──────── Material provided ────────
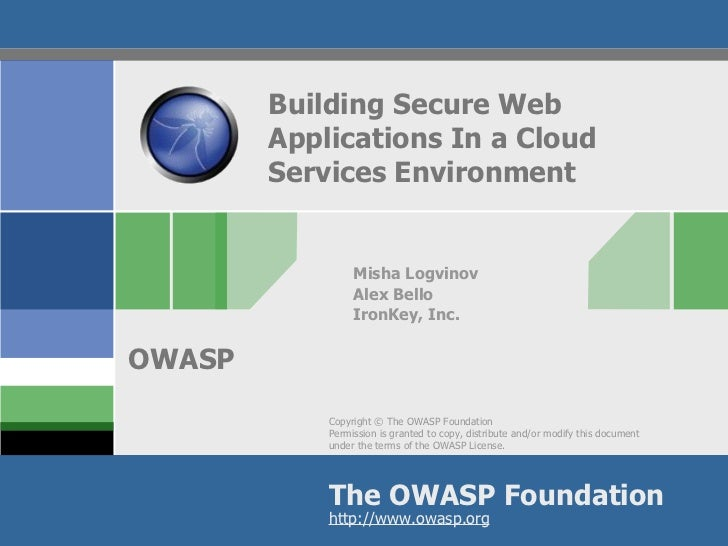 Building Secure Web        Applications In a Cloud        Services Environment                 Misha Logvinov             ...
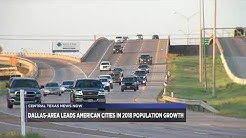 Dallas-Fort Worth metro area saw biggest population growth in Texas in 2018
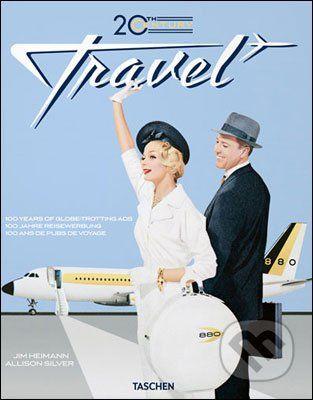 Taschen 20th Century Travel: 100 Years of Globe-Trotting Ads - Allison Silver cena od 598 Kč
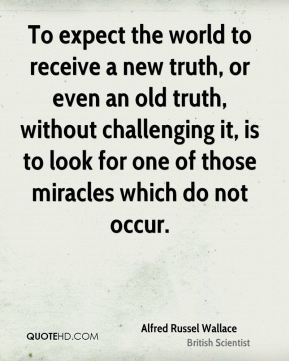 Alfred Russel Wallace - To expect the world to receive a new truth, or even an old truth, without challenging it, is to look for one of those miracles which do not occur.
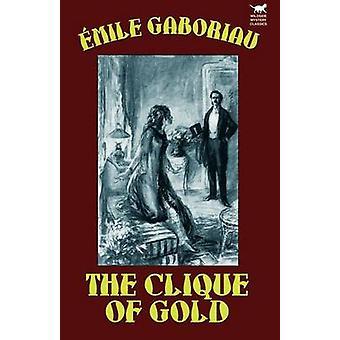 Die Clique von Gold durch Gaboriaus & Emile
────────
──────── Material provided ────────
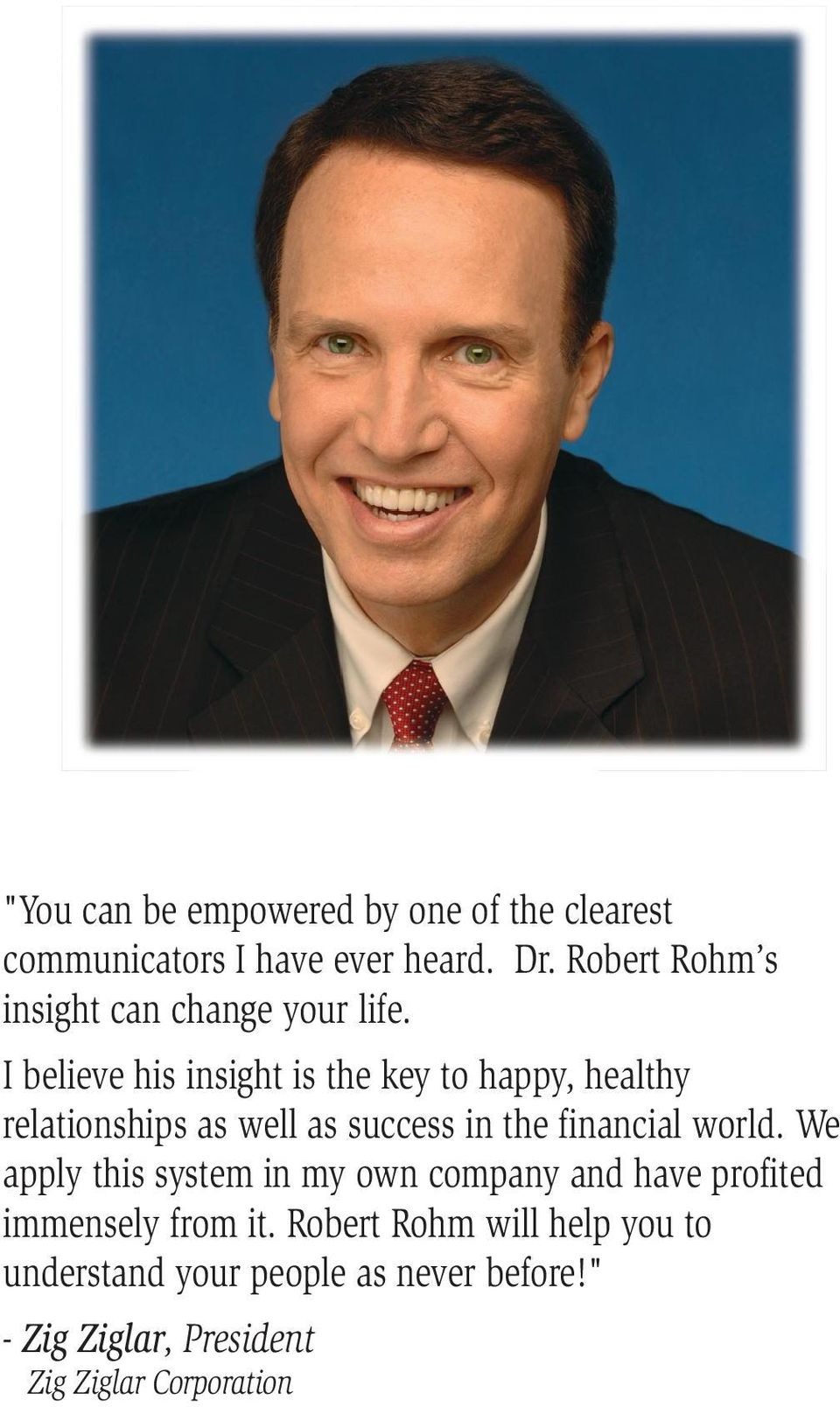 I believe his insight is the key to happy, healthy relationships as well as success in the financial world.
────────
> _What the task asks_
Here the job is to copy the listing above word for word, starting at the line with "Building Secure Web" and ending at the line with "Die Clique von Gold durch Gaboriaus & Emile", and to leave out the pictures.

> _Response to the exercise_
 Building Secure Web        Applications In a Cloud        Services Environment                 Misha Logvinov             ...
 Dallas-Fort Worth metro area saw biggest population growth in Texas in 2018
 Taschen 20th Century Travel: 100 Years of Globe-Trotting Ads - Allison Silver cena od 598 Kč
 Alfred Russel Wallace - To expect the world to receive a new truth, or even an old truth, without challenging it, is to look for one of those miracles which do not occur.
 Die Clique von Gold durch Gaboriaus & Emile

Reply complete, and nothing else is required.